In any event, Mr Kruisselbrink’s claim form specifically refers to the use of buffing/scrubbing machines as being a cause of his injury. In his account to Dr Teo,[54] he referred to lifting the floor polishing machine up two flights of stairs and to Dr Drnda he referred to having to use heavy machinery.[55] True it is that there is no mention of this precise activity in his affidavit or in his draft statement of claim. No doubt that is a matter that will form the subject of cross-examination by Nationwide at the trial. It does not, however, form the basis for an argument that the court cannot, at least at this stage, entertain an allegation that his serious injury is related to this aspect of his work. Whether he makes out the claim at trial is not an issue now – on any view it is arguable.
[54]See CB 52.
[55]CB 67.
Mr Kruisselbrink should be given leave to amend his statement of claim so far as it relates to paragraph 3(b).
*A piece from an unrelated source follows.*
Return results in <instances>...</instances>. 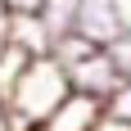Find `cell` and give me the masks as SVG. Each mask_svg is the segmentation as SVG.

The amendment of the defence, as currently pleaded, should be refused.
If Nationwide wishes to contend that certain aspects of Mr Kruisselbrink’s employment are not related to his serious injury and cannot found a damages claim, then it should be allowed to amend its defence accordingly. However, this issue cannot be resolved until the evidence is concluded, and that challenge, if successful may, it seems to me, run the risk of the discharge of the jury (assuming Nationwide maintains its insistence upon trial by jury). This, of course, will be a matter for the trial judge.
If Nationwide wishes to replead its defence, as I have indicated, I would grant it leave to do so.
Summary
Mr Kruisselbrink should be granted leave to amend his statement of claim in the form sought provided there is consistency between the general allegation in paragraph 3 and the particularisation in paragraphs (a) and (b).
Nationwide is refused leave to amend its defence in its current form, but is given leave to replead its defence, if it wishes, within 21 days.